If you want to call that "omniscience", you can, although note that strictly speaking the model is still just working from inferences from training data. It's just that, if you feed enough data to a model that can hold entire swaths of the physical universe inside of its metaphorical "head", pretty soon hypotheses that involve the actual state of that universe will begin to outperform hypotheses that don't, and which instead use some kind of lossy approximation of that state involving intermediary concepts like "intent", "belief", "agent", "subjective state", etc.
You're close; I'd say the concern is slightly worse than that. It's that the "future data" never actually comes into existence, at any point. So the source of distributional shift isn't just "the data is generated at the wrong time", it's "the data never gets externally generated to begin with, and you (the model) have to work with predictions of what the data counterfactually would have been, had it been generated".
(This would be the case e.g. with any concept of "human approval" that came from a literal physical human or group of humans during training, and not after the system was deployed "in the wild".)

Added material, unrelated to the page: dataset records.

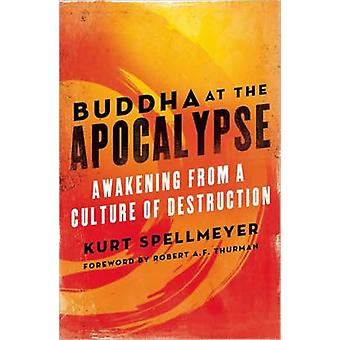 Buddha at the Apocalypse - Awakening from a Culture of Destruction by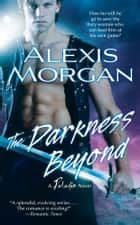 The Darkness Beyond ebook by Alexis Morgan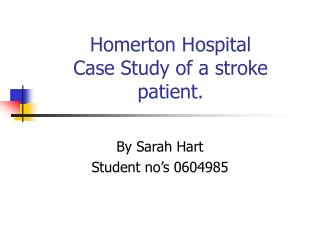 Homerton Hospital Case Study of a stroke patient.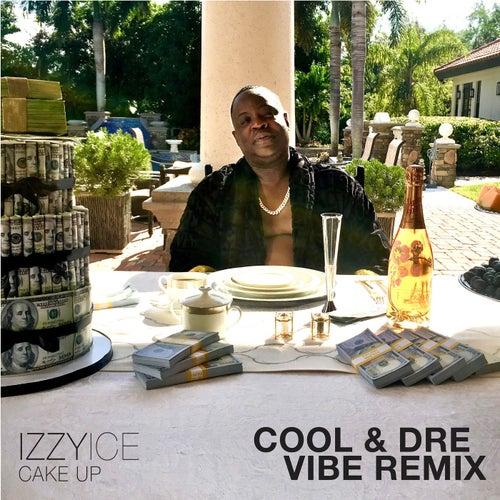 Cake Up (Vibe Remix)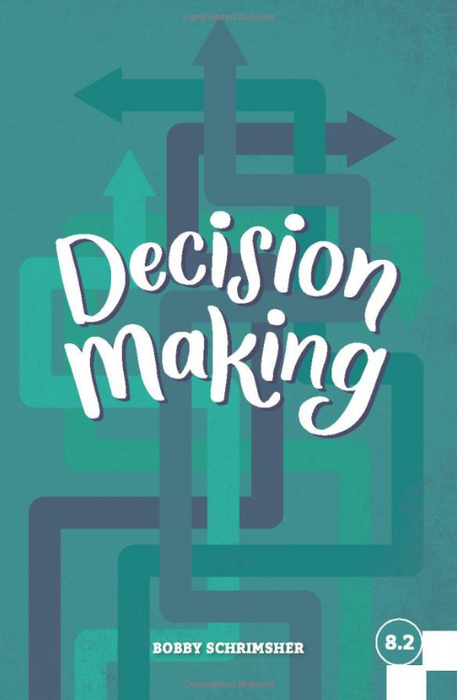 Decision Making (Faith Builder Series, 8:2)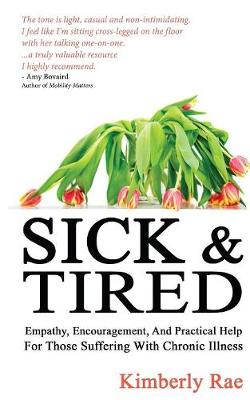Sick and Tired: Empathy, Encouragement, and Practical Help for Those Suffering from Chronic Health Problems (Paperback)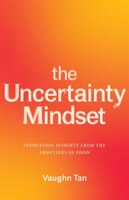 The Uncertainty Mindset: Innovation Insights From The Frontiers Of Food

The problem is that "vanilla" abstractions are not the most predictively useful possible abstractions, if you've got access to better ones. And models whose ambient hypothesis space is broad enough to include better abstractions (from the standpoint of predictive accuracy) will gravitate towards those, as is incentivized by the outer form of the training task. QFT is the extreme example of a "better abstraction", but in principle (if the natural abstraction hypothesis fails) there will be all sorts and shapes of abstractions, and some of them will be available to us, and some of them will be available to the model, and these sets will not fully overlap—which is a concern in worlds where different abstractions lead to different generalization properties.